Basic Science Reports

Inhibitory Effect of Angiotensin II Type 2 Receptor on Coronary Arterial Remodeling After Aortic Banding in Mice

Masahiro Akishita, MD, PhD; Masaru Iwai, MD, PhD; Lan Wu, MD; Lunan Zhang, MD; Yasuyoshi Ouchi, MD, PhD; Victor J. Dzau, MD; Masatsugu Horiuchi, MD, PhD

From Cardiovascular Research, Department of Medicine, Brigham and Women’s Hospital, Harvard Medical School, Boston, Mass (M.A., L.Z., V.J.D., M.H.); and Department of Geriatric Medicine, Kyorin University School of Medicine, Tokyo (M.A.), Department of Medical Biochemistry, Ehime University School of Medicine, Ehime (M.I., W.L., M.H.), and Department of Geriatric Medicine, Graduate School of Medicine, University of Tokyo, Tokyo (Y.O.), Japan.

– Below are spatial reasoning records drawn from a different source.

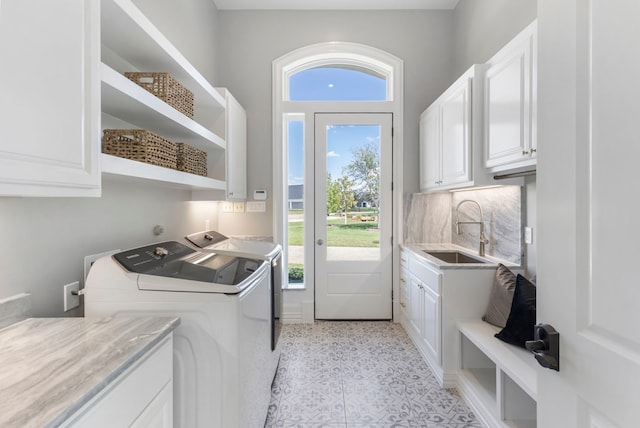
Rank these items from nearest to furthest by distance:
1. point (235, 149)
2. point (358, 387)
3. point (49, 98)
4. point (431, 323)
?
point (49, 98), point (358, 387), point (431, 323), point (235, 149)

Correspondence to Masatsugu Horiuchi, MD, PhD, Department of Medical Biochemistry, Ehime University School of Medicine, Shigenobu, Onsen-gun, Ehime 791-0295, Japan. E-mail horiuchi{at}m.ehime-u.ac.jp

Background—The renin-angiotensin system is thought to be critical for the development of cardiac hypertrophy, whereas the role of the angiotensin II type 2 (AT2) receptor in the process is not defined. Using the AT2 receptor–null (Agtr2-) mouse, we tested the hypothesis that the AT2 receptor could exert an antigrowth effect in cardiac hypertrophy.

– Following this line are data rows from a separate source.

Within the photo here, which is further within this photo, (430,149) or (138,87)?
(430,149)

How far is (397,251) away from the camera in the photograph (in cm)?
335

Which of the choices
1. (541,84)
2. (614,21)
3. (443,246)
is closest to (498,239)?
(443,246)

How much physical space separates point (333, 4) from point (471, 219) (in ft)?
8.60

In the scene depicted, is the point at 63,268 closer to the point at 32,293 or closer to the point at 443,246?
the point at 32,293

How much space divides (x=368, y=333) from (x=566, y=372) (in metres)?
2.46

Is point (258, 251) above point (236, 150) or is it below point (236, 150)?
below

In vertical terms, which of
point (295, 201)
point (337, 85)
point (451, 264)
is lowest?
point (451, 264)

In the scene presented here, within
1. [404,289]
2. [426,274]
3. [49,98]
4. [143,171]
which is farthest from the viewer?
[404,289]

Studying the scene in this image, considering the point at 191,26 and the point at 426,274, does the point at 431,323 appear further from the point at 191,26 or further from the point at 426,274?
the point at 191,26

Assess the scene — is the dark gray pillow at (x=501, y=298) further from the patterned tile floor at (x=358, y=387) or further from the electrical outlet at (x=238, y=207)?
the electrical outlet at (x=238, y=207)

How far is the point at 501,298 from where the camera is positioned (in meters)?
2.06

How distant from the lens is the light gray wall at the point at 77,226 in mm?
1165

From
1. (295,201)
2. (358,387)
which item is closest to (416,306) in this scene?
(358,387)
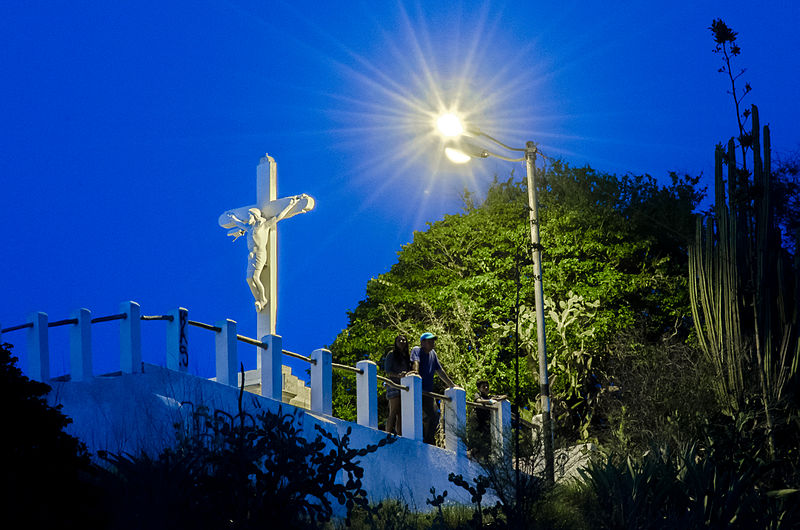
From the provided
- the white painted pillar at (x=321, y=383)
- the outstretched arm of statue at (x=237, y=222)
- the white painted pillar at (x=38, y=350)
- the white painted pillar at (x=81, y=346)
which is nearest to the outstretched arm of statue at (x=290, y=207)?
the outstretched arm of statue at (x=237, y=222)

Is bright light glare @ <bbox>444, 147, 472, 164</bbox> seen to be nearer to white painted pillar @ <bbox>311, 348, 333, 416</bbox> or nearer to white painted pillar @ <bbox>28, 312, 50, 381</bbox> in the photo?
white painted pillar @ <bbox>311, 348, 333, 416</bbox>

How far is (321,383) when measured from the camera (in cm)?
1224

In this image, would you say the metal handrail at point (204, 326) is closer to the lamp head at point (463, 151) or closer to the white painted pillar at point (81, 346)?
the white painted pillar at point (81, 346)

Methods and Results—Cardiac hypertrophy was induced by suprarenal abdominal aortic banding in 10- to 12-week-old Agtr2- and wild-type (Agtr2+) mice for 6 or 12 weeks. Carotid arterial pressure was not different between the strains, although aortic banding increased arterial pressure by {approx}40 mm Hg. Aortic banding increased the heart-weight/body-weight ratio and the cross-sectional area of cardiomyocytes by 15%, resulting in comparable cardiomyocyte hypertrophy in the 2 strains. In contrast, coronary arterial thickening and perivascular fibrosis, determined by the media/lumen-area ratio and the collagen/vessel-area ratio, respectively, were 50% greater in Agtr2- than in Agtr2+ mice after banding, whereas these parameters were similar in sham-operated mice. Radioligand binding studies using the whole heart and immunohistochemistry showed that AT2 receptor expression was limited and localized in the coronary artery and perivascular region.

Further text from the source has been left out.